Fictionalized constitutional scenarios, theatrical examples, and imagined institutional scenes can generate legitimate scholarly insight when they clarify the conditions under which authority is recognized. Political theory has long used stylized scenes: the state of nature, the original position, the public sphere, the constituent assembly, the emergency, the trial, the oath, the founding, and the revolution. Such scenes are not substitutes for history. They are analytic devices that isolate features of political life otherwise dispersed across institutions.

The dissertation should use these scenarios under three constraints. First, they must be marked as thought experiments rather than historical claims. Second, they must be tested against actual institutional practices. Third, they must disclose what they clarify: recognition, role assignment, jurisdiction, coercion, narrative authority, public memory, or judgment.

3. Distinguishing staging from adjacent concepts

Staging is not simply theatrical metaphor. Metaphor says governance is like theater. This dissertation argues that governance actually depends on arranged spaces, scripts, props, platforms, audiences, and repeated acts of recognition.

Staging is not identical to Goffman's dramaturgy. Goffman clarifies the presentation of self in everyday interaction; this project studies the public intelligibility of institutions, offices, records, infrastructures, and constitutional forms.

Staging is not reducible to performance studies. Performance studies helps explain enactment, embodiment, ritual, and repetition; this dissertation uses those insights for a narrower question about political authority and constitutional restraint.

Staging overlaps with rhetoric and ritual but is not exhausted by either. Rhetoric emphasizes persuasion through language. Ritual emphasizes repeated symbolic form. Staging includes language and ritual while also foregrounding objects, infrastructures, interfaces, spatial arrangements, documents, enforcement mechanisms, and audience recognition.

4. Literature map

Hannah Arendt supplies the dissertation's account of appearance, plurality, public worldliness, and judgment. The project should use Arendt most directly in the introduction and conclusion, while avoiding any claim that appearance is automatically emancipatory.

Jurgen Habermas supplies the problem of public legitimacy, law, and communicative justification. The dissertation departs from Habermas by emphasizing material scenes, infrastructures, and non-deliberative forms of recognition.

Robert Bellah clarifies civil religion and the danger that constitutional ritual can become state theology. Bellah belongs in the church-state interlude and conclusion.

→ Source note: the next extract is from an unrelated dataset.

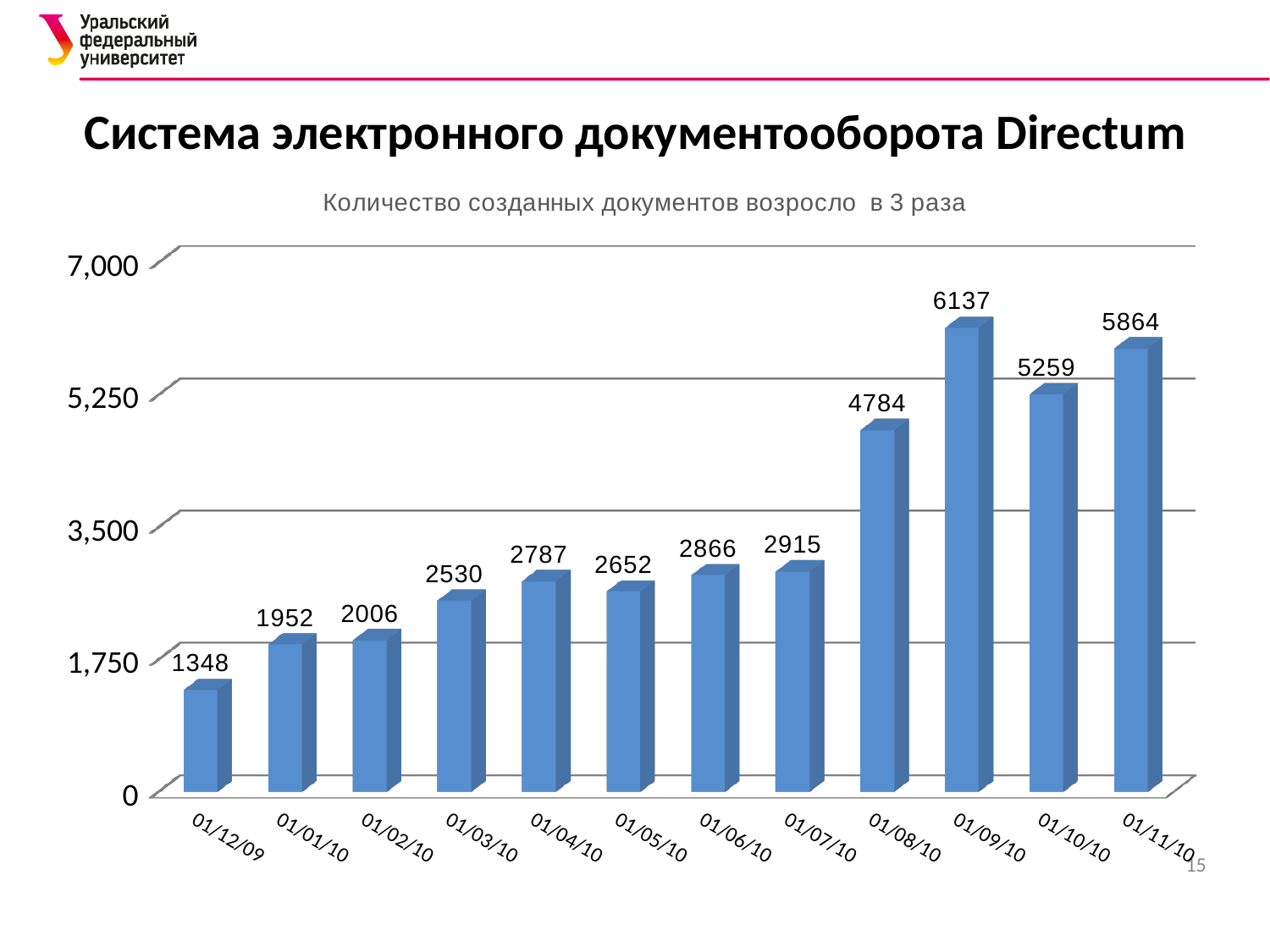
Which date has the highest value? 01/09/10 What is the value for 01/08/10? 4784 What is the value for 01/11/10? 5864 Is the value for 01/10/10 greater or less than 5,250? greater Which is larger, the value for 01/04/10 or the value for 01/05/10? 01/04/10 What is the difference between the values for 01/09/10 and 01/10/10? 878 How many dates are shown on the x axis? 12 Which date has the lowest value? 01/12/09 What is the difference between the values for 01/08/10 and 01/07/10? 1869 What kind of chart is shown on the slide? bar chart What is the value for 01/12/09? 1348 What is the title of the chart? Количество созданных документов возросло в 3 раза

Jeffrey Alexander helps theorize social performance, cultural scripts, and audience reception. The dissertation distinguishes its institutional and constitutional focus from Alexander's broader sociology of cultural performance.

Clifford Geertz's theatre state is essential but must be bounded. Geertz shows that political power can be organized through display and ceremony; this dissertation extends the problem to modern constitutional, administrative, and infrastructural governance.

Erving Goffman provides the dramaturgical vocabulary the project must explicitly exceed. Robert Cover and James Boyd White belong in the legal theory frame: law creates worlds through narrative and rhetoric, but is also tied to violence, interpretation, and institutional force.

Judith Butler helps explain performativity, speech acts, and assembly. Philip Pettit gives the project a vocabulary of domination and freedom. John Rawls supplies public reason and legitimacy as a foil. Carl Schmitt provides the hardest counterpoint: sovereignty as decision and exception, not staged recognition.

5. Defense posture

The dissertation should present itself as a theory of public intelligibility rather than a complete causal account of state power. Its defensible contribution is to show that law, administration, and coercion require staged forms in order to appear as authority; that those forms can fail; and that democratic judgment depends on seeing both the power and the limits of the stage.